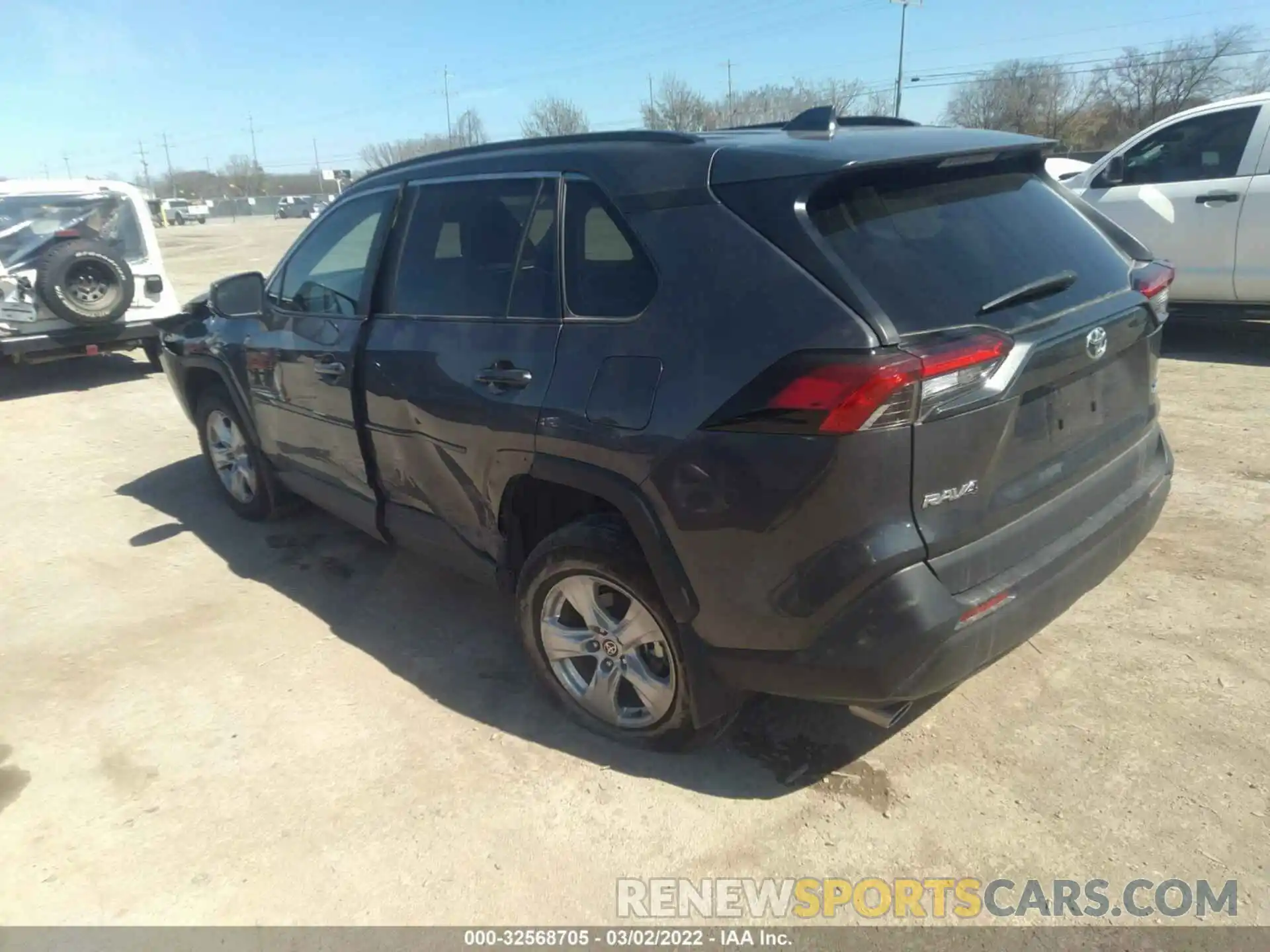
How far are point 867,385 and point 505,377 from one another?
4.22ft

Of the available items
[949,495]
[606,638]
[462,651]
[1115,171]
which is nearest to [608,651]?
[606,638]

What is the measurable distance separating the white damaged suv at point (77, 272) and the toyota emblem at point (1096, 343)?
7.80 metres

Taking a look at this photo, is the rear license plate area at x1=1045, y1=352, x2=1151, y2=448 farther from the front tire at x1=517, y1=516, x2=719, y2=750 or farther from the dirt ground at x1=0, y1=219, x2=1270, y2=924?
the front tire at x1=517, y1=516, x2=719, y2=750

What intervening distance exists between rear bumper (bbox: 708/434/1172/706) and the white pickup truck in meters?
4.84

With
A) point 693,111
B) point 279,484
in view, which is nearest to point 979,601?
point 279,484

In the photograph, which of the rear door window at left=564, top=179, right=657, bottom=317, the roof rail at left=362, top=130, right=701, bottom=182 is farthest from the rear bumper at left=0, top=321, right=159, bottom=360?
the rear door window at left=564, top=179, right=657, bottom=317

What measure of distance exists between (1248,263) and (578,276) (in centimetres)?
621

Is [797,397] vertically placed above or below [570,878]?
above

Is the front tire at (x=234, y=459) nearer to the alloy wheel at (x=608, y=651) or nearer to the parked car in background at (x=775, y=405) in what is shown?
the parked car in background at (x=775, y=405)

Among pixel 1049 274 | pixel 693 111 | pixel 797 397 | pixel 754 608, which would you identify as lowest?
pixel 754 608

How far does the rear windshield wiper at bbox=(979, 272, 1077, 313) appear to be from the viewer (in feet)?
7.70

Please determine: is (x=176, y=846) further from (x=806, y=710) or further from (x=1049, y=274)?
(x=1049, y=274)

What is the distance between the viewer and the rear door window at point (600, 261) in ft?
8.57

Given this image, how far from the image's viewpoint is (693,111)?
200ft
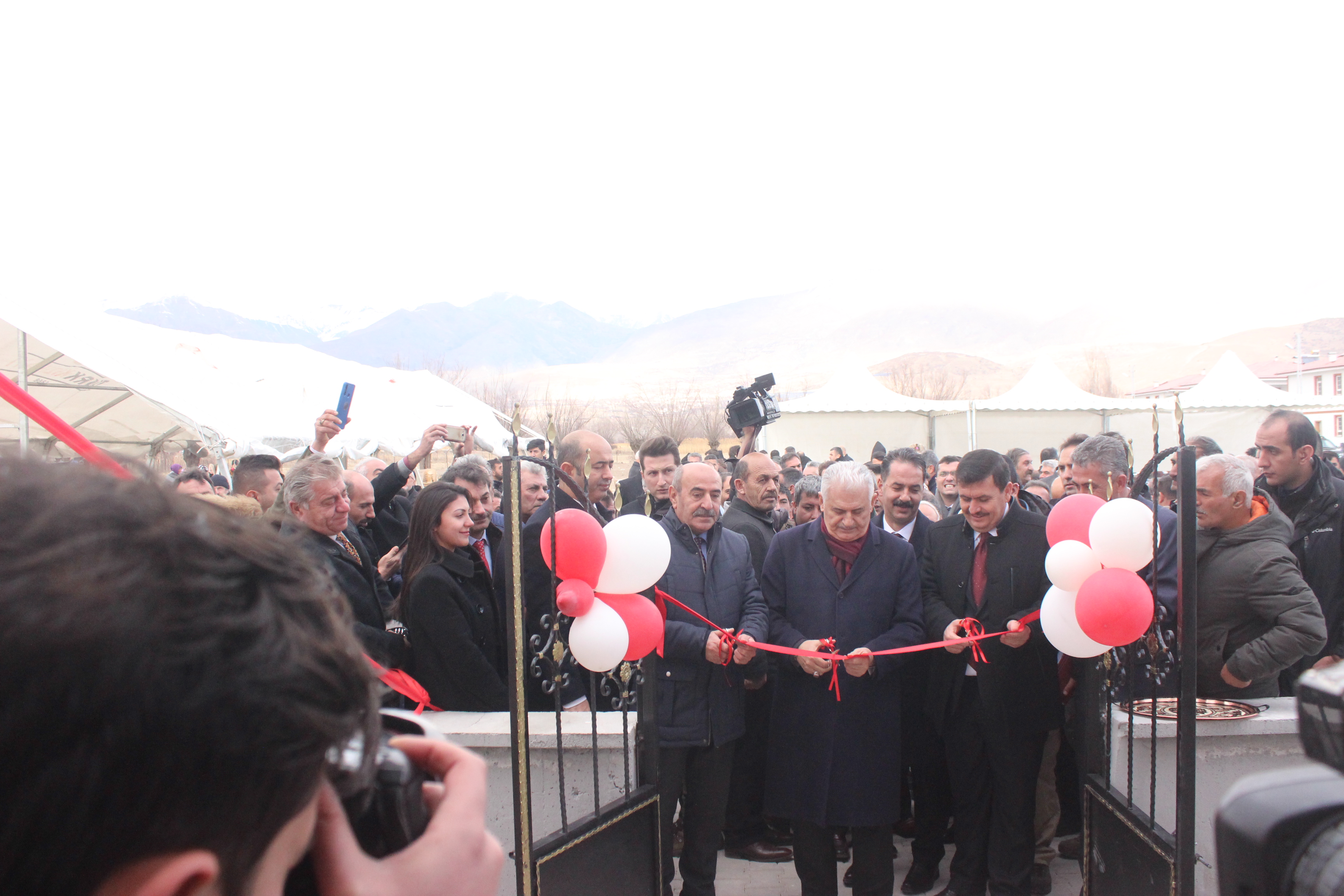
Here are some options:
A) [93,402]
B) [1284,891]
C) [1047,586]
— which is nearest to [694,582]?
[1047,586]

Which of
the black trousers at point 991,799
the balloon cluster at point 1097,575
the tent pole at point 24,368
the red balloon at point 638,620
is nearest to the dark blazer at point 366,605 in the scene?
the red balloon at point 638,620

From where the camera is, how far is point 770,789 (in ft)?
12.8

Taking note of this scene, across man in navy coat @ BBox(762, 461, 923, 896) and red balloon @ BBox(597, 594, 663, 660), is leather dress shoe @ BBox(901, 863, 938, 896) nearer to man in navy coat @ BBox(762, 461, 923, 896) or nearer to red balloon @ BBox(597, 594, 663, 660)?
man in navy coat @ BBox(762, 461, 923, 896)

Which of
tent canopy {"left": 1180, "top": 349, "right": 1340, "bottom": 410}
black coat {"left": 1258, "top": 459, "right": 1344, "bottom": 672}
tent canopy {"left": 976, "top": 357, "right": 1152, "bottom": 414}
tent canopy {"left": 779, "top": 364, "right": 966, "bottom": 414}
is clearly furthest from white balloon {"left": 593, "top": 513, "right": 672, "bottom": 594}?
tent canopy {"left": 1180, "top": 349, "right": 1340, "bottom": 410}

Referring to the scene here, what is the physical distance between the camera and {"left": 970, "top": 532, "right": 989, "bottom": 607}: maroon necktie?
3924mm

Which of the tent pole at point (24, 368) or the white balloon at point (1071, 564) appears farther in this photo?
the tent pole at point (24, 368)

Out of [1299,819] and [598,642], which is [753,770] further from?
[1299,819]

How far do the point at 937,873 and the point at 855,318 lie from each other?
6657 inches

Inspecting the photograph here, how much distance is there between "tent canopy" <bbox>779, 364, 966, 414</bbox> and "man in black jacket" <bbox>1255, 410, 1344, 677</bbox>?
50.4 ft

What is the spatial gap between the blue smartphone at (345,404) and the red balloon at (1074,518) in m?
3.90

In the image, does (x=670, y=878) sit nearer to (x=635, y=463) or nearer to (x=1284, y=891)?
(x=1284, y=891)

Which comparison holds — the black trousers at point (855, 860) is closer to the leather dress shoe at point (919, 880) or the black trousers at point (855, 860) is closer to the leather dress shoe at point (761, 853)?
the leather dress shoe at point (919, 880)

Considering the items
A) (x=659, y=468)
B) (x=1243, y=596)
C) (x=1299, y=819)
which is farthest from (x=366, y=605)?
(x=1243, y=596)

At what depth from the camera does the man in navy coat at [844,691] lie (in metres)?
3.75
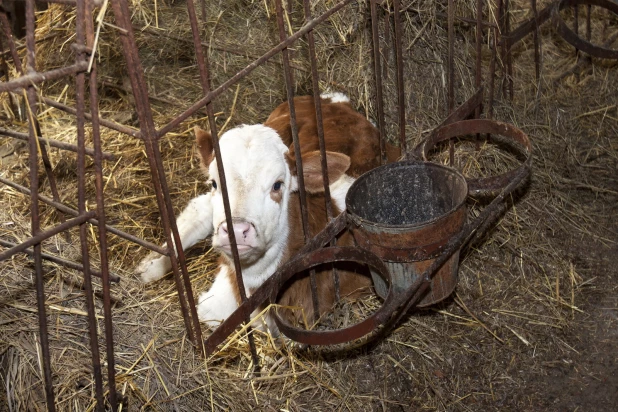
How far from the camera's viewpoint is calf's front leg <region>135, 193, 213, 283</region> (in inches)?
191

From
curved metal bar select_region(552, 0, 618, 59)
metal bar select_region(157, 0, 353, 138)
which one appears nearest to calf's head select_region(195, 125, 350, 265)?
metal bar select_region(157, 0, 353, 138)

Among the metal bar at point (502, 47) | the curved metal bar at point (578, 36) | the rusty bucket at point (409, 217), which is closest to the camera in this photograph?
the rusty bucket at point (409, 217)

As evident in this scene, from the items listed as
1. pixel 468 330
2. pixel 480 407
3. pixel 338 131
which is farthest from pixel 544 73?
pixel 480 407

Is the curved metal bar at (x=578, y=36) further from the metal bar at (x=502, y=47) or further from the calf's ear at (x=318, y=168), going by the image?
the calf's ear at (x=318, y=168)

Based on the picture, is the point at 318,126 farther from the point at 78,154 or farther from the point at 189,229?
the point at 189,229

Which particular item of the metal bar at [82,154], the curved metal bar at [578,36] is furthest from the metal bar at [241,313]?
the curved metal bar at [578,36]

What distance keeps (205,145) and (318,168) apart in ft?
2.08

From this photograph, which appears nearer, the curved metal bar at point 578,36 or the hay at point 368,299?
the hay at point 368,299

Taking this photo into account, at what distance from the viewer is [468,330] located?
4316 millimetres

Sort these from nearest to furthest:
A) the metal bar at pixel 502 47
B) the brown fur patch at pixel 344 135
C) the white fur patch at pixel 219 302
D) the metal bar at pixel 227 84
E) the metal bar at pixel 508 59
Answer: the metal bar at pixel 227 84
the white fur patch at pixel 219 302
the brown fur patch at pixel 344 135
the metal bar at pixel 502 47
the metal bar at pixel 508 59

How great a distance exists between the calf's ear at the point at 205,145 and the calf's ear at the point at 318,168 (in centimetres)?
52

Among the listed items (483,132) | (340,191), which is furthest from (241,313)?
(483,132)

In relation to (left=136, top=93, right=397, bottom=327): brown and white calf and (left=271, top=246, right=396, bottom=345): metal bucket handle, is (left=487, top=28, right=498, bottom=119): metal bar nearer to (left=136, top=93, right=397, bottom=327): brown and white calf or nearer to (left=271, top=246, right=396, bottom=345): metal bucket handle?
(left=136, top=93, right=397, bottom=327): brown and white calf

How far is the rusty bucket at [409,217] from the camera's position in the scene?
3.66 meters
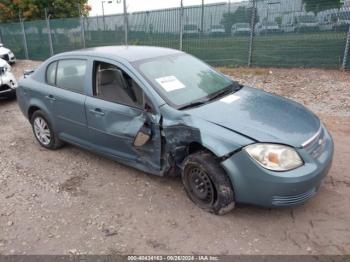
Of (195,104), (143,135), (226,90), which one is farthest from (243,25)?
(143,135)

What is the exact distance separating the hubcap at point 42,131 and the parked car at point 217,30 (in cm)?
690

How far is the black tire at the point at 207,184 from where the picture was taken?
2961 mm

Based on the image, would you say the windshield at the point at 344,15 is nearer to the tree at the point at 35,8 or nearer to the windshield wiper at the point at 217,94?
the windshield wiper at the point at 217,94

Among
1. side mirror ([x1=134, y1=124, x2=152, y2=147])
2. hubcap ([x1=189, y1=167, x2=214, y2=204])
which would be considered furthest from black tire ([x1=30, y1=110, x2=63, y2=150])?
hubcap ([x1=189, y1=167, x2=214, y2=204])

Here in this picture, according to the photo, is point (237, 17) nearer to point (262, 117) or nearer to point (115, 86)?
point (115, 86)

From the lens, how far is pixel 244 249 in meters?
2.74

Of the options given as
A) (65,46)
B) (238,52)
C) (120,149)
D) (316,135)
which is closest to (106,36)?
(65,46)

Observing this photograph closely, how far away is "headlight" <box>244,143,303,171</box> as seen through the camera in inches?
108

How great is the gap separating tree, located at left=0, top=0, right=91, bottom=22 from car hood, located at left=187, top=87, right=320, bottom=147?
18.2 metres

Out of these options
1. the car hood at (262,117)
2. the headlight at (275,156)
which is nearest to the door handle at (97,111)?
the car hood at (262,117)

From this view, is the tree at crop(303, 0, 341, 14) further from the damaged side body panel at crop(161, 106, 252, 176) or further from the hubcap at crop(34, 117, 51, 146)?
the hubcap at crop(34, 117, 51, 146)

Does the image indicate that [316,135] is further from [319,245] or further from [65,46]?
[65,46]

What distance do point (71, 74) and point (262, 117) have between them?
8.52ft

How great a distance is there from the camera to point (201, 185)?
126 inches
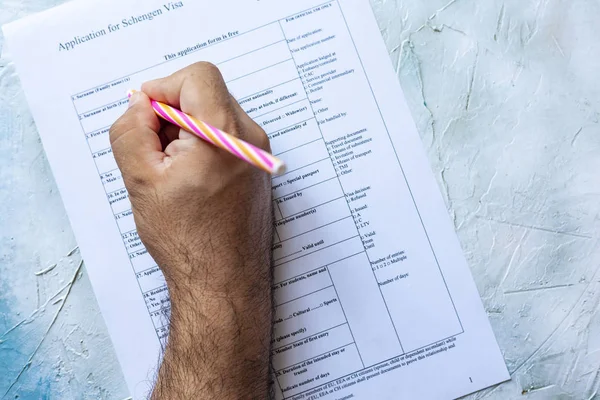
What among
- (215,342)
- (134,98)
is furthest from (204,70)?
(215,342)

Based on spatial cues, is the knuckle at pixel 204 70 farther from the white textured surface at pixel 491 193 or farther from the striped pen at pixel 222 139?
the white textured surface at pixel 491 193

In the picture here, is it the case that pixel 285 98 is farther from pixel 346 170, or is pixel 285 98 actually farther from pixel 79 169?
pixel 79 169

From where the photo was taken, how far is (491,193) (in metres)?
0.60

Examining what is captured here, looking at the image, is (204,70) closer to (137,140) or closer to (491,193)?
(137,140)

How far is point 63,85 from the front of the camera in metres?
0.60

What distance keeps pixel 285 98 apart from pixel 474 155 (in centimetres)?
19

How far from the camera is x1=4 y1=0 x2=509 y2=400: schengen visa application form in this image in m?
0.59

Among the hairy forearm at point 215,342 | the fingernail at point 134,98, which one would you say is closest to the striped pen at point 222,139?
the fingernail at point 134,98

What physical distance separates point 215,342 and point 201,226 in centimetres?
10

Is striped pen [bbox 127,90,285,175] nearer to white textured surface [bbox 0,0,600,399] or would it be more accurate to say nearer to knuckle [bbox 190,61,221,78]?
knuckle [bbox 190,61,221,78]

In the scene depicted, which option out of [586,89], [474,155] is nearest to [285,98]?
[474,155]

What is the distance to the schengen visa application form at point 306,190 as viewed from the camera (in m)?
0.59

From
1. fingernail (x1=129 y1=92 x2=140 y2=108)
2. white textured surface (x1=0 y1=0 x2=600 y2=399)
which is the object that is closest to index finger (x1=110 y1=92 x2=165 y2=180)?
fingernail (x1=129 y1=92 x2=140 y2=108)

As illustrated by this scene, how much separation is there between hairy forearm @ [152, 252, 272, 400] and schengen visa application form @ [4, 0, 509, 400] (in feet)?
0.15
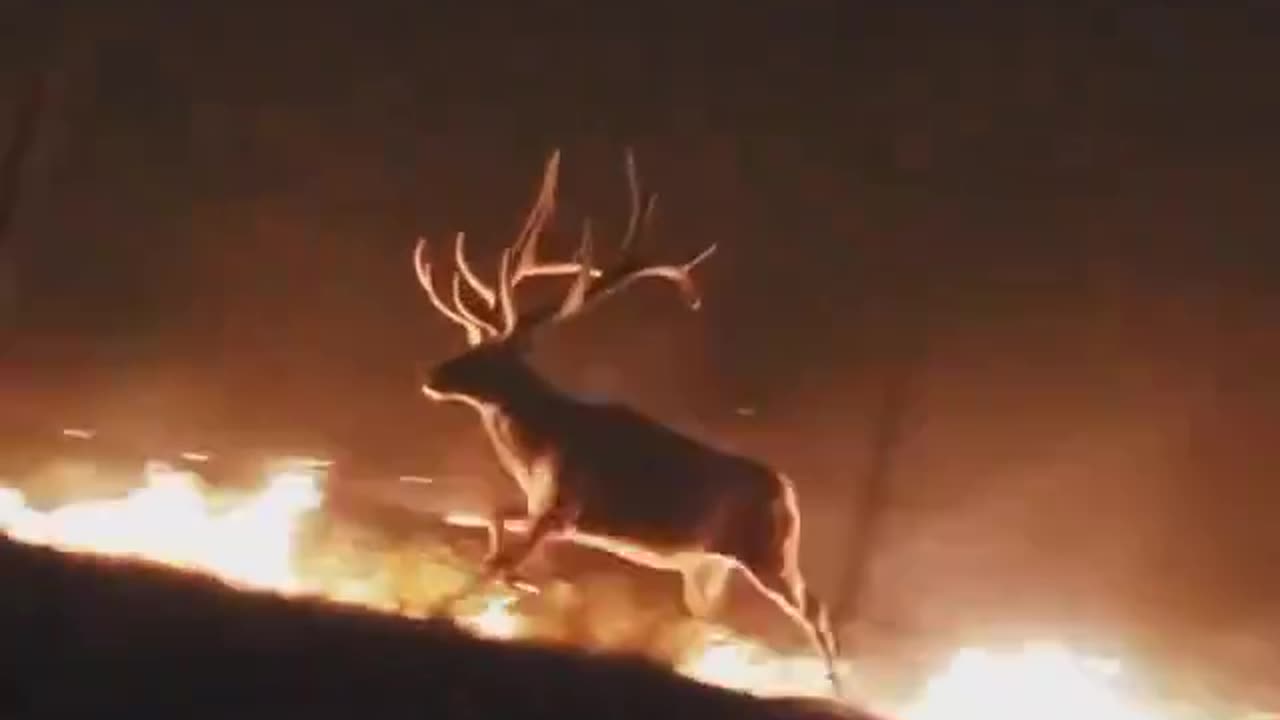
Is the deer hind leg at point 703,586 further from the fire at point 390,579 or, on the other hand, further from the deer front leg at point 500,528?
the deer front leg at point 500,528

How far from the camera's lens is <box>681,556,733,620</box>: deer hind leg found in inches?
112

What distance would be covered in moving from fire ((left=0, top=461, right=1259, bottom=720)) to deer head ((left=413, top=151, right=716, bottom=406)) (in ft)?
0.77

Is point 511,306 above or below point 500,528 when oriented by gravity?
above

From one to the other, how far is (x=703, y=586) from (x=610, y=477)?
0.70 feet

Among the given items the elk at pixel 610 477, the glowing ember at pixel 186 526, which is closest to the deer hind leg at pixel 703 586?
the elk at pixel 610 477

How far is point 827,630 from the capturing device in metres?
2.84

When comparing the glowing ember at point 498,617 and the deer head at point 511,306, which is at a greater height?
the deer head at point 511,306

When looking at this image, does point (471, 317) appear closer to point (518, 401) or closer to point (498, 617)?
point (518, 401)

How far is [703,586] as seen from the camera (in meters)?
2.86

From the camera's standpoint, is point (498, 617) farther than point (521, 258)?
No

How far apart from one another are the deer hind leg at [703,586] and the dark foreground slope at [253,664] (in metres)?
0.56

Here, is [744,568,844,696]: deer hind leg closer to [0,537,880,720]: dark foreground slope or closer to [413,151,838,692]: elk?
[413,151,838,692]: elk

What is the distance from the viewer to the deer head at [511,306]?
9.07ft

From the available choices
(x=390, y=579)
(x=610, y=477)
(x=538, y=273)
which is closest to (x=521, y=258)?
(x=538, y=273)
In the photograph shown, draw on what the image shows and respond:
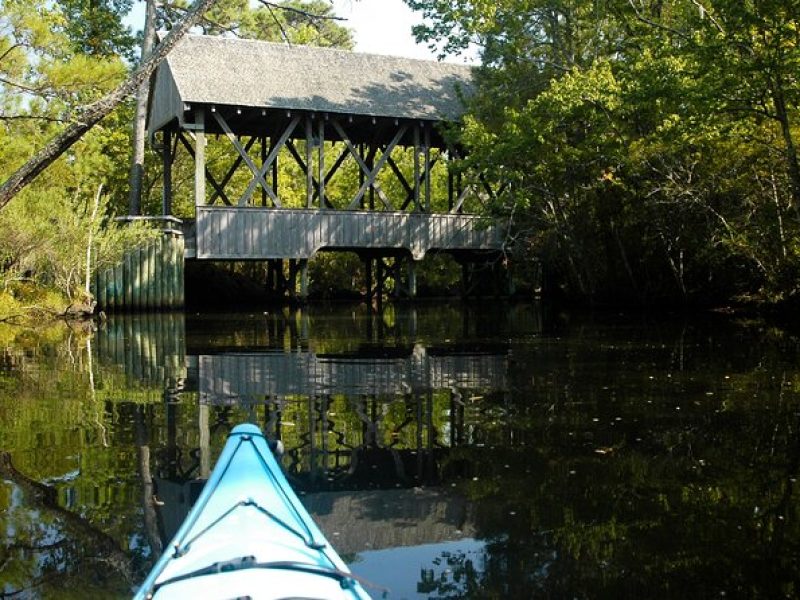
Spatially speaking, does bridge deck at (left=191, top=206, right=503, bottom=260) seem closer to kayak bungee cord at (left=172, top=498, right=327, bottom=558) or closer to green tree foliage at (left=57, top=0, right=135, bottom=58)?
──────────
• [Your instructions]:
Format the entries from the line containing "In the photograph shown, draw" through the end as a Markdown table with the columns Row and Text. Include both ends, and omit blank lines and pictures.

• [Result of the task]:
| Row | Text |
|---|---|
| 1 | In the photograph shown, draw on what the image shows and respond: |
| 2 | Spatially speaking, does bridge deck at (left=191, top=206, right=503, bottom=260) seem closer to kayak bungee cord at (left=172, top=498, right=327, bottom=558) or closer to green tree foliage at (left=57, top=0, right=135, bottom=58)? |